For everyone: Start with the biology. The insistence that sex is a strict binary, with no exceptions or variation, is not what biology teaches. Chromosomal variations including XXX (Trisomy X), XXY (Klinefelter syndrome), X0 (Turner syndrome), and XYY affect roughly 1 in 500 people in various forms. Intersex conditions affecting anatomy and hormones are similarly common. Before having an opinion about "what the Bible says about gender," be honest about what the human body actually is. Real people are sitting in your church, your classroom, and your family with chromosomal and anatomical variations that the culture-war binary cannot account for. Their existence is not a political statement. It is a medical fact.
The Talmud's six gender categories were developed not by progressive activists but by ancient rabbis who simply paid careful attention to the human beings in front of them. That is a model worth following: look at the actual person, not the category you need them to fit into.
For the trans people in your life: the data on mental health outcomes is clear. Trans people who have family acceptance and community support have dramatically better mental health outcomes — including dramatically lower suicide rates — than those who face rejection. Whatever your theological position on gender-affirming medical interventions, your posture toward the trans person in front of you has measurable life-or-death consequences. The tradition of Jesus, which consistently chose the person over the category, points in one direction: accompaniment, presence, dignity.

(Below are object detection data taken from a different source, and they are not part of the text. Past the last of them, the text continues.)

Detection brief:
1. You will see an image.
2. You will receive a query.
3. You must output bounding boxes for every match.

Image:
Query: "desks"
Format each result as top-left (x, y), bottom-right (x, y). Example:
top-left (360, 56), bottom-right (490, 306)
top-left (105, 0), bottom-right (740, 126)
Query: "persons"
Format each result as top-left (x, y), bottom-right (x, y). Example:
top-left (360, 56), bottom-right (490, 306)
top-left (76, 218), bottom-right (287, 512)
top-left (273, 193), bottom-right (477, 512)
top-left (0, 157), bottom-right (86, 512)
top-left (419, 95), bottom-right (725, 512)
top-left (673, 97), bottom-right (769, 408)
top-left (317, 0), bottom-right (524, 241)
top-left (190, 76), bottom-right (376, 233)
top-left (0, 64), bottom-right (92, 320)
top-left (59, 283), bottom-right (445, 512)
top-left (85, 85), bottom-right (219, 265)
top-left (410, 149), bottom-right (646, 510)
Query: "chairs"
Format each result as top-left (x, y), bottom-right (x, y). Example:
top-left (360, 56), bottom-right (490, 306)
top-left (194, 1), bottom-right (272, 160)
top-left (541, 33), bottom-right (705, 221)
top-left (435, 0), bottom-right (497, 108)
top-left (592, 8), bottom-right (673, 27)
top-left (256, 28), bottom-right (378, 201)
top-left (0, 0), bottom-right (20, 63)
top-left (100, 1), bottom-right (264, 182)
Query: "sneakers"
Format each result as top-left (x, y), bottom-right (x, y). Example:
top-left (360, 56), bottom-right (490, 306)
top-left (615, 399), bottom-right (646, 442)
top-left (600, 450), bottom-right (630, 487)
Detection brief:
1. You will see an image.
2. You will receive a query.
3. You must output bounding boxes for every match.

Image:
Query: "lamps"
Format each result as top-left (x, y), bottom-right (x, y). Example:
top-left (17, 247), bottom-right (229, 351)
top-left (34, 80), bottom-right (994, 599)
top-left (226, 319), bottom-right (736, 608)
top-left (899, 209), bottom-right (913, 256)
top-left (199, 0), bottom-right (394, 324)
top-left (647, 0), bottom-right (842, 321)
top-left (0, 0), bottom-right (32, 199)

For Catholics specifically: The Church teaches simultaneously that trans people deserve full human dignity and that gender-affirming medical interventions are problematic. You can hold the second position while being absolute about the first. The condemnation of discrimination, bullying, family rejection, and violence against trans people in Infinite Dignity is not a footnote to the doctrinal position. It is equally official teaching. If your parish community treats trans people as unwelcome, it is violating official Church teaching just as surely as if it endorsed something the Church forbids. The door is open. That is not a liberal gloss on the tradition. It is what the document actually says.